* [TO DO]: Word for word, return every record.

* [Dataset entries]:
==*==
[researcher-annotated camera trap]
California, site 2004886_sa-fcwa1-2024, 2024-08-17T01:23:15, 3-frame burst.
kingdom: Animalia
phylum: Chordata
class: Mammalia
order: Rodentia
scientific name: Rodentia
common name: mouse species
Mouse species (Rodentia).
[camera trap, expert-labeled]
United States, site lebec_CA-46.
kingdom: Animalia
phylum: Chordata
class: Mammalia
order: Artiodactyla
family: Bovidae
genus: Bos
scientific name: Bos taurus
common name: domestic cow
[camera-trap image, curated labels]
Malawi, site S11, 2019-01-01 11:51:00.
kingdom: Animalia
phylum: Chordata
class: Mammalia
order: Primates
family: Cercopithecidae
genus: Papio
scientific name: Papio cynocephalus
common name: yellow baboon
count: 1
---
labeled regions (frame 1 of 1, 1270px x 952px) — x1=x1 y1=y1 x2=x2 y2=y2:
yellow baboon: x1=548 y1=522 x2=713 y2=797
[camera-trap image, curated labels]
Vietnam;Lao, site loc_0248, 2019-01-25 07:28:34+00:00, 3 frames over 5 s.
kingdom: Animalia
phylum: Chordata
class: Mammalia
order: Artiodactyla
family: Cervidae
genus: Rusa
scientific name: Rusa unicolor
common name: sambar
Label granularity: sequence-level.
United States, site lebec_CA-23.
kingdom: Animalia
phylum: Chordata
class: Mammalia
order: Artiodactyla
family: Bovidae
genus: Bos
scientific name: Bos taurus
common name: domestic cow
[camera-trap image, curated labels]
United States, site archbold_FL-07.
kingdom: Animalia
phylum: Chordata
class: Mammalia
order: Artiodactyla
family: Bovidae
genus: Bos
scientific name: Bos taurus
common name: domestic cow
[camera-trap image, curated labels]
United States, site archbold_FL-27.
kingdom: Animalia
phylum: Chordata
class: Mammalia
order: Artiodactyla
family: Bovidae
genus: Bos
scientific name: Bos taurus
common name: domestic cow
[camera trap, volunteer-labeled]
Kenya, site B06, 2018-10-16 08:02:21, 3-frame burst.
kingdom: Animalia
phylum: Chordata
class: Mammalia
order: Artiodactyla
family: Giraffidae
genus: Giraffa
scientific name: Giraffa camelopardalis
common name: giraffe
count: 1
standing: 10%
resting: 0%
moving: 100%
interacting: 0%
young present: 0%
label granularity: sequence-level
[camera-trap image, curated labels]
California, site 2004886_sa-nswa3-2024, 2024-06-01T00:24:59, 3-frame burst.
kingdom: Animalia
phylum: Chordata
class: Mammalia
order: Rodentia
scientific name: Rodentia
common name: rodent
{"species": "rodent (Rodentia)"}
==*==
* [REPLY]:
[researcher-annotated camera trap]
California, site 2004886_sa-fcwa1-2024, 2024-08-17T01:23:15, 3-frame burst.
kingdom: Animalia
phylum: Chordata
class: Mammalia
order: Rodentia
scientific name: Rodentia
common name: mouse species
Mouse species (Rodentia).
[camera trap, expert-labeled]
United States, site lebec_CA-46.
kingdom: Animalia
phylum: Chordata
class: Mammalia
order: Artiodactyla
family: Bovidae
genus: Bos
scientific name: Bos taurus
common name: domestic cow
[camera-trap image, curated labels]
Malawi, site S11, 2019-01-01 11:51:00.
kingdom: Animalia
phylum: Chordata
class: Mammalia
order: Primates
family: Cercopithecidae
genus: Papio
scientific name: Papio cynocephalus
common name: yellow baboon
count: 1
---
labeled regions (frame 1 of 1, 1270px x 952px) — x1=x1 y1=y1 x2=x2 y2=y2:
yellow baboon: x1=548 y1=522 x2=713 y2=797
[camera-trap image, curated labels]
Vietnam;Lao, site loc_0248, 2019-01-25 07:28:34+00:00, 3 frames over 5 s.
kingdom: Animalia
phylum: Chordata
class: Mammalia
order: Artiodactyla
family: Cervidae
genus: Rusa
scientific name: Rusa unicolor
common name: sambar
Label granularity: sequence-level.
United States, site lebec_CA-23.
kingdom: Animalia
phylum: Chordata
class: Mammalia
order: Artiodactyla
family: Bovidae
genus: Bos
scientific name: Bos taurus
common name: domestic cow
[camera-trap image, curated labels]
United States, site archbold_FL-07.
kingdom: Animalia
phylum: Chordata
class: Mammalia
order: Artiodactyla
family: Bovidae
genus: Bos
scientific name: Bos taurus
common name: domestic cow
[camera-trap image, curated labels]
United States, site archbold_FL-27.
kingdom: Animalia
phylum: Chordata
class: Mammalia
order: Artiodactyla
family: Bovidae
genus: Bos
scientific name: Bos taurus
common name: domestic cow
[camera trap, volunteer-labeled]
Kenya, site B06, 2018-10-16 08:02:21, 3-frame burst.
kingdom: Animalia
phylum: Chordata
class: Mammalia
order: Artiodactyla
family: Giraffidae
genus: Giraffa
scientific name: Giraffa camelopardalis
common name: giraffe
count: 1
standing: 10%
resting: 0%
moving: 100%
interacting: 0%
young present: 0%
label granularity: sequence-level
[camera-trap image, curated labels]
California, site 2004886_sa-nswa3-2024, 2024-06-01T00:24:59, 3-frame burst.
kingdom: Animalia
phylum: Chordata
class: Mammalia
order: Rodentia
scientific name: Rodentia
common name: rodent
{"species": "rodent (Rodentia)"}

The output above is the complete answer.